450.5
Performing Cool Japan and Uncool Hybridity: Analysing 'luugo' (Lou Language)

Friday, July 18, 2014: 4:30 PM
Room: Booth 62
Oral Presentation
Rika YAMASHITA , Graduate School of Humanities and Sociology, the University of Tokyo, Japan
‘Metrolingualism’ refers to young people’s use of new hybrid language or foreign languages/dialects, in popular culture or everyday interactions (Otsuji and Pennycook 2010). They are creative moves which challenge and loosen cultural, historical, and political boundaries, in-sync with the late-modern and globalised social reality that we apparently live in today.

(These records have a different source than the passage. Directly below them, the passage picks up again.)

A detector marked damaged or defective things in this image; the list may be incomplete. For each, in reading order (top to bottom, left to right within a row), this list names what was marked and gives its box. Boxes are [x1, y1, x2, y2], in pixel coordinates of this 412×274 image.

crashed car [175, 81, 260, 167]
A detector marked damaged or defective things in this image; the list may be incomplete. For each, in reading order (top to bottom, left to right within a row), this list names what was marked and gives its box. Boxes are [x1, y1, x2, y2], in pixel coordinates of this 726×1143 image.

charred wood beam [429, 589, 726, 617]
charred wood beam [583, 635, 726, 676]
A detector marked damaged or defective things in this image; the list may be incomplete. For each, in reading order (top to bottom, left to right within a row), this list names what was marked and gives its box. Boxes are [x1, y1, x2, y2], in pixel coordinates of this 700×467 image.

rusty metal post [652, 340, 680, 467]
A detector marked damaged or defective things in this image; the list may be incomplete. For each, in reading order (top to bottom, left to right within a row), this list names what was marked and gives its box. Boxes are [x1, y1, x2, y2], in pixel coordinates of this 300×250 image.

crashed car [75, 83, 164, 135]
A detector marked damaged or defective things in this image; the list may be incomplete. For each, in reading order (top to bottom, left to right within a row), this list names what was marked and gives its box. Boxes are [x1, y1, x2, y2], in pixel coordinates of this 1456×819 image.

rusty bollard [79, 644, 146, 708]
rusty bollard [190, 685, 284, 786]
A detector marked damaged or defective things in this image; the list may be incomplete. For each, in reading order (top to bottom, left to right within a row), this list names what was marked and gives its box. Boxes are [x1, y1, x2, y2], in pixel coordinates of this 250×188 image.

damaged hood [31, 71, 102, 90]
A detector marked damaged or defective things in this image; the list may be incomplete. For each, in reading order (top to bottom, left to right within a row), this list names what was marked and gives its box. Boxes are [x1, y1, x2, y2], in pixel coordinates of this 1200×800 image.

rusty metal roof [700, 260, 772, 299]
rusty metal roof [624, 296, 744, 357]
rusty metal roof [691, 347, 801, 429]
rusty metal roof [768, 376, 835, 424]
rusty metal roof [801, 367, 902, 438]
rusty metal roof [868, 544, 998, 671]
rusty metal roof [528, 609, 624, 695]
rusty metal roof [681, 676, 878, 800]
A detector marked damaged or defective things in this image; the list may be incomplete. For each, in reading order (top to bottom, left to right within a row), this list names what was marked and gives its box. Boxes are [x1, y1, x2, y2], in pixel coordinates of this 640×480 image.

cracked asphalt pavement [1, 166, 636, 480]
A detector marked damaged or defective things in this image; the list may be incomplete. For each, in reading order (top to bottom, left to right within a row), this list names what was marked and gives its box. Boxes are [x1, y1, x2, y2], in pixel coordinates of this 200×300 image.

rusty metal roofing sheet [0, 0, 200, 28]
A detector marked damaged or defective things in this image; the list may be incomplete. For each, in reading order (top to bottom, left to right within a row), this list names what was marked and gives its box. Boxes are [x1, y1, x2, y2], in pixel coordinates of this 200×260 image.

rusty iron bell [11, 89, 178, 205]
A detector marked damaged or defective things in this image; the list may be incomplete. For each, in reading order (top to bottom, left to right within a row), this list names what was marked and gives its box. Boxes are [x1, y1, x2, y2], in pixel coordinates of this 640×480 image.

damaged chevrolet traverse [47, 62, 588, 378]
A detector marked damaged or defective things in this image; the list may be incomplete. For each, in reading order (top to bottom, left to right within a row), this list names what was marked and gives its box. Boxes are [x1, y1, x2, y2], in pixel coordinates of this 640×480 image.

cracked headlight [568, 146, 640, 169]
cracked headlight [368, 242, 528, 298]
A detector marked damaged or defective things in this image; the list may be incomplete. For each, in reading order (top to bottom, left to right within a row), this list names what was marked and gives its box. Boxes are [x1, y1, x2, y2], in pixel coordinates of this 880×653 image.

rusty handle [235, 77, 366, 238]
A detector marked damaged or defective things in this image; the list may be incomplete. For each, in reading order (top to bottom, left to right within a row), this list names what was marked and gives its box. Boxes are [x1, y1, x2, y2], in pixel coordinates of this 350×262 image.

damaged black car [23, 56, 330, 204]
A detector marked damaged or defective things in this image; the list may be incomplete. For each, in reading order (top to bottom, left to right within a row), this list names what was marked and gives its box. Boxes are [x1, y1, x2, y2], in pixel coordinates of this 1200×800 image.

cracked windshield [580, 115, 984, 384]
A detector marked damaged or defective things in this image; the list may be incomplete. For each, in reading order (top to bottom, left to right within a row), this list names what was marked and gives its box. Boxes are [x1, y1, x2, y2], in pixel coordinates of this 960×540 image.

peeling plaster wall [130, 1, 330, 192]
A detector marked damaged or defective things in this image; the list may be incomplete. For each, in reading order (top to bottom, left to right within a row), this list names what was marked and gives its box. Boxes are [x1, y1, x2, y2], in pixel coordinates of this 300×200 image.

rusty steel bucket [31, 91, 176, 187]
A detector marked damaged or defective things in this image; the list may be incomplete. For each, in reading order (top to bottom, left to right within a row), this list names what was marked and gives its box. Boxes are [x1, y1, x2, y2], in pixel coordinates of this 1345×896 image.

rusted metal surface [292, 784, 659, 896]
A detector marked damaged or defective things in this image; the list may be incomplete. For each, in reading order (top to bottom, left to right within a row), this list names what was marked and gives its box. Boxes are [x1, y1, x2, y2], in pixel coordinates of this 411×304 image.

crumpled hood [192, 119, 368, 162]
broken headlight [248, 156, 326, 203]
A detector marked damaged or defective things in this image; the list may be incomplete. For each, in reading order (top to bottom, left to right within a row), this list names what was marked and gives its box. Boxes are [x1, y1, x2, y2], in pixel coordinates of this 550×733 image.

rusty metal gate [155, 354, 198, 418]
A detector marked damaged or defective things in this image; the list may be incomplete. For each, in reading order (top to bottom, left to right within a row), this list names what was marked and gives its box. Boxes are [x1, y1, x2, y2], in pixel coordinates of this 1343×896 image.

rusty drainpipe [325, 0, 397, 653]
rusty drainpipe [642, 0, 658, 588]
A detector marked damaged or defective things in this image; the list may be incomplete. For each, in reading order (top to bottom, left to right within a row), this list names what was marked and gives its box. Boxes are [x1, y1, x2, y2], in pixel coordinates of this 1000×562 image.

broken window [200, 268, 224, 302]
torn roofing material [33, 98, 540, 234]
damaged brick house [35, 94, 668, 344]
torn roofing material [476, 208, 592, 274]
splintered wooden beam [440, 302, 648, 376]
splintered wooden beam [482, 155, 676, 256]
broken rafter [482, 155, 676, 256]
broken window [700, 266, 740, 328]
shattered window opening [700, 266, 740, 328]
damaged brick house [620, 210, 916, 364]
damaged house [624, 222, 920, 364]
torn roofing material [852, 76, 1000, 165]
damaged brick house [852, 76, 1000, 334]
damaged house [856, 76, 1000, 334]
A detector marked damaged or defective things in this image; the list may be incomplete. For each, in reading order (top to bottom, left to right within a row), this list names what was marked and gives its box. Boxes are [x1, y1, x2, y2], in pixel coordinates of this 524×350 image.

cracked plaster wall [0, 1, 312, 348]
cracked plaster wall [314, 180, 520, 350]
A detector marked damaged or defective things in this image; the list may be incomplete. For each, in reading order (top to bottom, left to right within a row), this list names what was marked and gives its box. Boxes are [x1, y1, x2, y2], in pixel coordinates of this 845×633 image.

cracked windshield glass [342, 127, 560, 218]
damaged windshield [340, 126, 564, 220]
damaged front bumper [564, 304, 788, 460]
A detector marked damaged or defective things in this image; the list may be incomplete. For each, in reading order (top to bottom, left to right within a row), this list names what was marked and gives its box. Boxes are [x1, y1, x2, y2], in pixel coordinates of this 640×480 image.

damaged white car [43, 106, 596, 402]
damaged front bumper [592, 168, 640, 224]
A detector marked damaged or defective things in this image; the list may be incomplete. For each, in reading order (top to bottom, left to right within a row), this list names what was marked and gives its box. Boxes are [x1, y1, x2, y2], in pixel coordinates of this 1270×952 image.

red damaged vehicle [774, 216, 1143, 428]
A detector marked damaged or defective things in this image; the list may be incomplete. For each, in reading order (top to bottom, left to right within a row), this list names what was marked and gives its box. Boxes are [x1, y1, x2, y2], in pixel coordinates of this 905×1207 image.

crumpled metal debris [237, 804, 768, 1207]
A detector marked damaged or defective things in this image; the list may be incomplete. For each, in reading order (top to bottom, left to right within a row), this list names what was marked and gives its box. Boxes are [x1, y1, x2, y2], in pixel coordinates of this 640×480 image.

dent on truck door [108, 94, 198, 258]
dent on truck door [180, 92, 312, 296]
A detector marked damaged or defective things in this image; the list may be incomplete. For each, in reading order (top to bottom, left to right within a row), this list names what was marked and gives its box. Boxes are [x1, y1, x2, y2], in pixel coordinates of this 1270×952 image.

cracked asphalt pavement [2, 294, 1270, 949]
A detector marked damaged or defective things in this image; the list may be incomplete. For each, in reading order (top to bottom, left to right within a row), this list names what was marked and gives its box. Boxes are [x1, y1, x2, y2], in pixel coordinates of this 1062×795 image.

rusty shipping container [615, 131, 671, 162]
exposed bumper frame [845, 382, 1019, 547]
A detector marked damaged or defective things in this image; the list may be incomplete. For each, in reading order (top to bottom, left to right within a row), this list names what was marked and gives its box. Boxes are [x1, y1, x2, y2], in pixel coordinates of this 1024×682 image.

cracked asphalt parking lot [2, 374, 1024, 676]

  As of Japan, Maher (2005) provocatively stated: ‘Cultural essentialism and ethnic orthodoxy are out. In Japan, metroethnicity is in. Cool rules’. True, young people in Japan today are far more ‘open’ towards foreign cultures and languages: dimsum and Thai curry follow for dinner, followed by drinks at a British pub with the NBA games on TV screen. But are they really feeling ever so border-free in terms of language? And do many discursively engage in such border-loosening behaviours? If not, why not?

  Luugo (‘Lou language’) is a performative and comic idiolect of a TV personality, Lou Oshiba. Luugo is a deliberate mixture of English words into Japanese phonology and syntax. In his communication styles and stunts, he also reenacts the stereotypical culture shock between ‘Western’ and traditional Japanese non-verbal communication styles.

  Using discourse analysis, I discuss how the intricate mixing of the two linguistic/cultural codes is interpreted as uncool, illegitimate, unprofessional, undesirable, idiosyncratic, foolish, and fantastic, rather than cool, creative, liberating, desirable, ubiquitous, skillful, and down-to-earth.

  Despite the popularity of such cunning comedy, the boundaries between languages and ethnicity do not look as if they are loosening and liberating. Rather, the comic act securely positioned the hybridity in the marginal discursive space. In turn, even the seemingly liberal, multi-layered and sometimes fun nature of hybridity is supporting the hegemony and the distinction between the socioeconomically powerful and the rest.